## Aufgabenstellung 1
Beantworte mithilfe des Lesetexts unten diese Fragen:
(a) Wie viele Tonnen pro Hektar brachte die Wintergerstenernte?
(b) In welchem Kreis liegt das Gut Marienfeld?
(c) Warum konnte das Getreide an vielen Orten erst später eingeholt werden?

## Lesetext
Das Erntejahr 2023 ist aufgrund der anhaltenden Niederschläge genau in den Wochen, in denen normalerweise große Teile der Ernte im Land eingefahren werden, mit besonderen Herausforderungen für Landwirtinnen und Landwirte in Nordrhein-Westfalen verbunden.
NRW – An vielen Orten in Nordrhein-Westfalen konnte das Getreide, vor allem Weizen, erst später eingeholt werden, da es zu nass war. Im Extremfall waren einzelne Bestände durch die anhaltende Feuchtigkeit so stark ausgewachsen, dass sie mit dem Mähdrescher nicht mehr geerntet werden konnte.
Wirklich belastbare Zahlen können dieses Jahr daher nur für die Wintergerstenernte genannt werden, die mit überdurchschnittlichem Ergebnis von 8,1 Tonnen pro Hektar und guten Qualitäten vor der Regenphase abgeschlossen wurde. Bei Winterweizen schwanken die Erträge zwischen 9 Tonnen pro Hektar, die mit guter Qualität vor Mitte Juli gedroschen wurden, und Flächen, die vielerorts gar nicht mehr zu ernten waren.
Um sich selbst ein Bild von der regional schwierigen Situation vieler landwirtschaftlicher Betriebe zu machen und über vorläufige Ernteergebnisse zu berichten, hat Landwirtschafts- und Verbraucherschutzministerin Silke Gorißen gemeinsam mit dem Präsidenten der Landwirtschaftskammer Nordrhein-Westfalen, Karl Werring, das Gut Marienfeld in Titz besucht, ein Ackerbaubetrieb im Kreis Düren.

## Arbeitsmaterial
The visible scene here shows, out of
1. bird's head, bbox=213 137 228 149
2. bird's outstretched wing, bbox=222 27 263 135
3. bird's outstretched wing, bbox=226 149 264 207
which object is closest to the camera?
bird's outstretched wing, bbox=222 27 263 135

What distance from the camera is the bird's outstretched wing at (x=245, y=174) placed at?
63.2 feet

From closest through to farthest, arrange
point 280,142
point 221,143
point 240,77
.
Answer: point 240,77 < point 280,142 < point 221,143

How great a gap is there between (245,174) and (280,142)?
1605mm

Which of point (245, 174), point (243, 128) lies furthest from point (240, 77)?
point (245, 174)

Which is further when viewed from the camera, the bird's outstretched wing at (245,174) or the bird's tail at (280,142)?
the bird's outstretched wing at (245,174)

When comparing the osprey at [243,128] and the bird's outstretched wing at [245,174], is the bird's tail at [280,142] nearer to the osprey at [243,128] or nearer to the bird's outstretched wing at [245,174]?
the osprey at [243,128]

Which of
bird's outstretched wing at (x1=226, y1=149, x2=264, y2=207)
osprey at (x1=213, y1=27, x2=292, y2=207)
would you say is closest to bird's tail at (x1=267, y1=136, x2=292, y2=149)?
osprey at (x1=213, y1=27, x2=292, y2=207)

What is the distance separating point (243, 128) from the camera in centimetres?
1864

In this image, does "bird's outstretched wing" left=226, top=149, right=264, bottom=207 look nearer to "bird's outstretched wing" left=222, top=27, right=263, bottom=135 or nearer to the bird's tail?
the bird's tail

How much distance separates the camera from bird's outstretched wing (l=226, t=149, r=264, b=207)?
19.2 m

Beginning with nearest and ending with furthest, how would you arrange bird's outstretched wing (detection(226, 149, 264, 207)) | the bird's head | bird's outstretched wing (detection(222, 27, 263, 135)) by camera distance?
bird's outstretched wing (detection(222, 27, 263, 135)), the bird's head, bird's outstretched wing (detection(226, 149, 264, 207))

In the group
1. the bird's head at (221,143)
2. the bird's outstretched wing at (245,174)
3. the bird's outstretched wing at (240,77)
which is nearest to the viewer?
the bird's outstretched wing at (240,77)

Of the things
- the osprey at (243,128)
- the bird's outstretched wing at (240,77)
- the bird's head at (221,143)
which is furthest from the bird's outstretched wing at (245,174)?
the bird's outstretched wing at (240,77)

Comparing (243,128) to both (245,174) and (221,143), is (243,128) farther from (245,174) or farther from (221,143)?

==

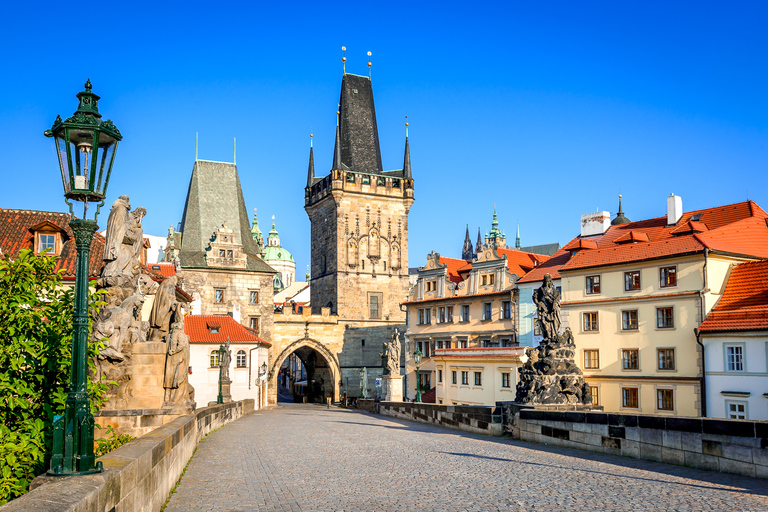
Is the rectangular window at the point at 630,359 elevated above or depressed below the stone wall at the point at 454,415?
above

## Aufgabenstellung 2
Gib alle Zeilen aus den Datensätzen oben zurück, in denen die Zeichenfolge „point“ vorkommt. Groß- und Kleinschreibung zählt.

## Musterlösung 1
(a) 8,1 Tonnen pro Hektar
(b) Im Kreis Düren
(c) Weil es zu nass war

## Musterlösung 2
point 280,142
point 221,143
point 240,77
Answer: point 240,77 < point 280,142 < point 221,143
Which of point (245, 174), point (243, 128) lies furthest from point (240, 77)?
point (245, 174)
What is the distance separating point (243, 128) from the camera in centimetres?
Is the rectangular window at the point at 630,359 elevated above or depressed below the stone wall at the point at 454,415?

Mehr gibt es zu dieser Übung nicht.